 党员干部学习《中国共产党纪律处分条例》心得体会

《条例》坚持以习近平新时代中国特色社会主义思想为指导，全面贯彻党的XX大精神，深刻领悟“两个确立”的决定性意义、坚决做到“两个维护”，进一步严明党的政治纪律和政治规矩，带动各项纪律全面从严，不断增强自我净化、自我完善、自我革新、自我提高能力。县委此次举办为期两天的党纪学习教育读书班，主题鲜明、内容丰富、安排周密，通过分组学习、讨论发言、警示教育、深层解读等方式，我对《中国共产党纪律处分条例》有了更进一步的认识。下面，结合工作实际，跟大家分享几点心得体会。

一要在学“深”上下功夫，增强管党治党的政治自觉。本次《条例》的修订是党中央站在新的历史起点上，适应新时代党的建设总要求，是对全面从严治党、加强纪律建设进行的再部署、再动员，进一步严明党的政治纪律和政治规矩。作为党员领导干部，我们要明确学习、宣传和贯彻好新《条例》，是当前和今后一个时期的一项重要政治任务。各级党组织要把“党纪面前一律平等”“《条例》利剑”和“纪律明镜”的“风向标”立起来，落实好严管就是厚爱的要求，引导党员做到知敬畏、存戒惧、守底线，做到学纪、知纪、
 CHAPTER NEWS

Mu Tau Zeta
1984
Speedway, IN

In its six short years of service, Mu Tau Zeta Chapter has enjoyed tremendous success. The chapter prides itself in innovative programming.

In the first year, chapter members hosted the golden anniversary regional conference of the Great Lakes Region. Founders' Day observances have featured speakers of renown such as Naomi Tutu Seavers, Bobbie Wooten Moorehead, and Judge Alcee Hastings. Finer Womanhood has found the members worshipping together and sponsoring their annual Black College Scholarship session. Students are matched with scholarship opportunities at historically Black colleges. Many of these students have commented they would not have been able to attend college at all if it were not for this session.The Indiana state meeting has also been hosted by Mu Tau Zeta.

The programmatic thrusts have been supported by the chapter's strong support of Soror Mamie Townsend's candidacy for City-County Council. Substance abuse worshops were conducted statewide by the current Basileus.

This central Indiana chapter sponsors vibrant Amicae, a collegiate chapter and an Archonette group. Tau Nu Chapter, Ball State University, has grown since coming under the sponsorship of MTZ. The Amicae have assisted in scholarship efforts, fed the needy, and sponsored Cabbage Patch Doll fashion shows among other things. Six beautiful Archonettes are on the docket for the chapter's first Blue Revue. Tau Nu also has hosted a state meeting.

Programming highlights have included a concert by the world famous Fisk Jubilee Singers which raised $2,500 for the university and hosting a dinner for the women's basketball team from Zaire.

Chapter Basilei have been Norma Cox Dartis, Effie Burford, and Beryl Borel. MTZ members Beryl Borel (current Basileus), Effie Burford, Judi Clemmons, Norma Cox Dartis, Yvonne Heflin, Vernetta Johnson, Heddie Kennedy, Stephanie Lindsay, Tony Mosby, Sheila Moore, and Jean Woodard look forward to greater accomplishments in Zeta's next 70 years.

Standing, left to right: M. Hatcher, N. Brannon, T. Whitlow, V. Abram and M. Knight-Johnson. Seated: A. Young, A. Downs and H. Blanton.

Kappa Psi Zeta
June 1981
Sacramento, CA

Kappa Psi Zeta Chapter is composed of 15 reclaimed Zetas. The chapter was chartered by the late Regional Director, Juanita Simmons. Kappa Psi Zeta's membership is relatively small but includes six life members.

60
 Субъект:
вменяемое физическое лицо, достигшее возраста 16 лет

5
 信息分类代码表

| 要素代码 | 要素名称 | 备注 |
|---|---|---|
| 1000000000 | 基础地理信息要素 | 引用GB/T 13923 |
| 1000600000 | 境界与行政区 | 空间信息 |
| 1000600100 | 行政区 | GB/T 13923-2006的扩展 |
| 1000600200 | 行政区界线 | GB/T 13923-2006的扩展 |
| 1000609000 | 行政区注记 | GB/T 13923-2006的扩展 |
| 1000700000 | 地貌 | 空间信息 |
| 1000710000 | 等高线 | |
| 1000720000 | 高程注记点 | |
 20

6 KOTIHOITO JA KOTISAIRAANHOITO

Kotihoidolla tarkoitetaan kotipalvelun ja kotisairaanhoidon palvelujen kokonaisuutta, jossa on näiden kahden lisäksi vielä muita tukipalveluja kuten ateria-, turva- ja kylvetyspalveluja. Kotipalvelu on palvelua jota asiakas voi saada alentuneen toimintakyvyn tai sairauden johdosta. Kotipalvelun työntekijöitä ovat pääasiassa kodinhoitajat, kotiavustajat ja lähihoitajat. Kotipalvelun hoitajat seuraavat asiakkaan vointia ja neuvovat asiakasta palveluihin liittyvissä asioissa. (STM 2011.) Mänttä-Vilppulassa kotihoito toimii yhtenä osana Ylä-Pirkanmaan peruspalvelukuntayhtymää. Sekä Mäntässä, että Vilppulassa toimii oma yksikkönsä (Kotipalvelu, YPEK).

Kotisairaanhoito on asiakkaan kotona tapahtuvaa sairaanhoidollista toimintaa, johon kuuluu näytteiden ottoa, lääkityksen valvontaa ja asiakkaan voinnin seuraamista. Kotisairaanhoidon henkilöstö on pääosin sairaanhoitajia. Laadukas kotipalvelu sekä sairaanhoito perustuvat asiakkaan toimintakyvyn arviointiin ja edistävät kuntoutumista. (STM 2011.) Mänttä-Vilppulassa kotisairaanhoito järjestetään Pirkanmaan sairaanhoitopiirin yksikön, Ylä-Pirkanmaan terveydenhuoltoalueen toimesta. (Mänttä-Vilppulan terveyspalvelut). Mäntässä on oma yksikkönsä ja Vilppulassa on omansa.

Prompt: Copy every record exactly, leaving each line intact.

Answer area:
 党员干部学习《中国共产党纪律处分条例》心得体会

《条例》坚持以习近平新时代中国特色社会主义思想为指导，全面贯彻党的XX大精神，深刻领悟“两个确立”的决定性意义、坚决做到“两个维护”，进一步严明党的政治纪律和政治规矩，带动各项纪律全面从严，不断增强自我净化、自我完善、自我革新、自我提高能力。县委此次举办为期两天的党纪学习教育读书班，主题鲜明、内容丰富、安排周密，通过分组学习、讨论发言、警示教育、深层解读等方式，我对《中国共产党纪律处分条例》有了更进一步的认识。下面，结合工作实际，跟大家分享几点心得体会。

一要在学“深”上下功夫，增强管党治党的政治自觉。本次《条例》的修订是党中央站在新的历史起点上，适应新时代党的建设总要求，是对全面从严治党、加强纪律建设进行的再部署、再动员，进一步严明党的政治纪律和政治规矩。作为党员领导干部，我们要明确学习、宣传和贯彻好新《条例》，是当前和今后一个时期的一项重要政治任务。各级党组织要把“党纪面前一律平等”“《条例》利剑”和“纪律明镜”的“风向标”立起来，落实好严管就是厚爱的要求，引导党员做到知敬畏、存戒惧、守底线，做到学纪、知纪、
 CHAPTER NEWS

Mu Tau Zeta
1984
Speedway, IN

In its six short years of service, Mu Tau Zeta Chapter has enjoyed tremendous success. The chapter prides itself in innovative programming.

In the first year, chapter members hosted the golden anniversary regional conference of the Great Lakes Region. Founders' Day observances have featured speakers of renown such as Naomi Tutu Seavers, Bobbie Wooten Moorehead, and Judge Alcee Hastings. Finer Womanhood has found the members worshipping together and sponsoring their annual Black College Scholarship session. Students are matched with scholarship opportunities at historically Black colleges. Many of these students have commented they would not have been able to attend college at all if it were not for this session.The Indiana state meeting has also been hosted by Mu Tau Zeta.

The programmatic thrusts have been supported by the chapter's strong support of Soror Mamie Townsend's candidacy for City-County Council. Substance abuse worshops were conducted statewide by the current Basileus.

This central Indiana chapter sponsors vibrant Amicae, a collegiate chapter and an Archonette group. Tau Nu Chapter, Ball State University, has grown since coming under the sponsorship of MTZ. The Amicae have assisted in scholarship efforts, fed the needy, and sponsored Cabbage Patch Doll fashion shows among other things. Six beautiful Archonettes are on the docket for the chapter's first Blue Revue. Tau Nu also has hosted a state meeting.

Programming highlights have included a concert by the world famous Fisk Jubilee Singers which raised $2,500 for the university and hosting a dinner for the women's basketball team from Zaire.

Chapter Basilei have been Norma Cox Dartis, Effie Burford, and Beryl Borel. MTZ members Beryl Borel (current Basileus), Effie Burford, Judi Clemmons, Norma Cox Dartis, Yvonne Heflin, Vernetta Johnson, Heddie Kennedy, Stephanie Lindsay, Tony Mosby, Sheila Moore, and Jean Woodard look forward to greater accomplishments in Zeta's next 70 years.

Standing, left to right: M. Hatcher, N. Brannon, T. Whitlow, V. Abram and M. Knight-Johnson. Seated: A. Young, A. Downs and H. Blanton.

Kappa Psi Zeta
June 1981
Sacramento, CA

Kappa Psi Zeta Chapter is composed of 15 reclaimed Zetas. The chapter was chartered by the late Regional Director, Juanita Simmons. Kappa Psi Zeta's membership is relatively small but includes six life members.

60
 Субъект:
вменяемое физическое лицо, достигшее возраста 16 лет

5
 信息分类代码表

| 要素代码 | 要素名称 | 备注 |
|---|---|---|
| 1000000000 | 基础地理信息要素 | 引用GB/T 13923 |
| 1000600000 | 境界与行政区 | 空间信息 |
| 1000600100 | 行政区 | GB/T 13923-2006的扩展 |
| 1000600200 | 行政区界线 | GB/T 13923-2006的扩展 |
| 1000609000 | 行政区注记 | GB/T 13923-2006的扩展 |
| 1000700000 | 地貌 | 空间信息 |
| 1000710000 | 等高线 | |
| 1000720000 | 高程注记点 | |
 20

6 KOTIHOITO JA KOTISAIRAANHOITO

Kotihoidolla tarkoitetaan kotipalvelun ja kotisairaanhoidon palvelujen kokonaisuutta, jossa on näiden kahden lisäksi vielä muita tukipalveluja kuten ateria-, turva- ja kylvetyspalveluja. Kotipalvelu on palvelua jota asiakas voi saada alentuneen toimintakyvyn tai sairauden johdosta. Kotipalvelun työntekijöitä ovat pääasiassa kodinhoitajat, kotiavustajat ja lähihoitajat. Kotipalvelun hoitajat seuraavat asiakkaan vointia ja neuvovat asiakasta palveluihin liittyvissä asioissa. (STM 2011.) Mänttä-Vilppulassa kotihoito toimii yhtenä osana Ylä-Pirkanmaan peruspalvelukuntayhtymää. Sekä Mäntässä, että Vilppulassa toimii oma yksikkönsä (Kotipalvelu, YPEK).

Kotisairaanhoito on asiakkaan kotona tapahtuvaa sairaanhoidollista toimintaa, johon kuuluu näytteiden ottoa, lääkityksen valvontaa ja asiakkaan voinnin seuraamista. Kotisairaanhoidon henkilöstö on pääosin sairaanhoitajia. Laadukas kotipalvelu sekä sairaanhoito perustuvat asiakkaan toimintakyvyn arviointiin ja edistävät kuntoutumista. (STM 2011.) Mänttä-Vilppulassa kotisairaanhoito järjestetään Pirkanmaan sairaanhoitopiirin yksikön, Ylä-Pirkanmaan terveydenhuoltoalueen toimesta. (Mänttä-Vilppulan terveyspalvelut). Mäntässä on oma yksikkönsä ja Vilppulassa on omansa.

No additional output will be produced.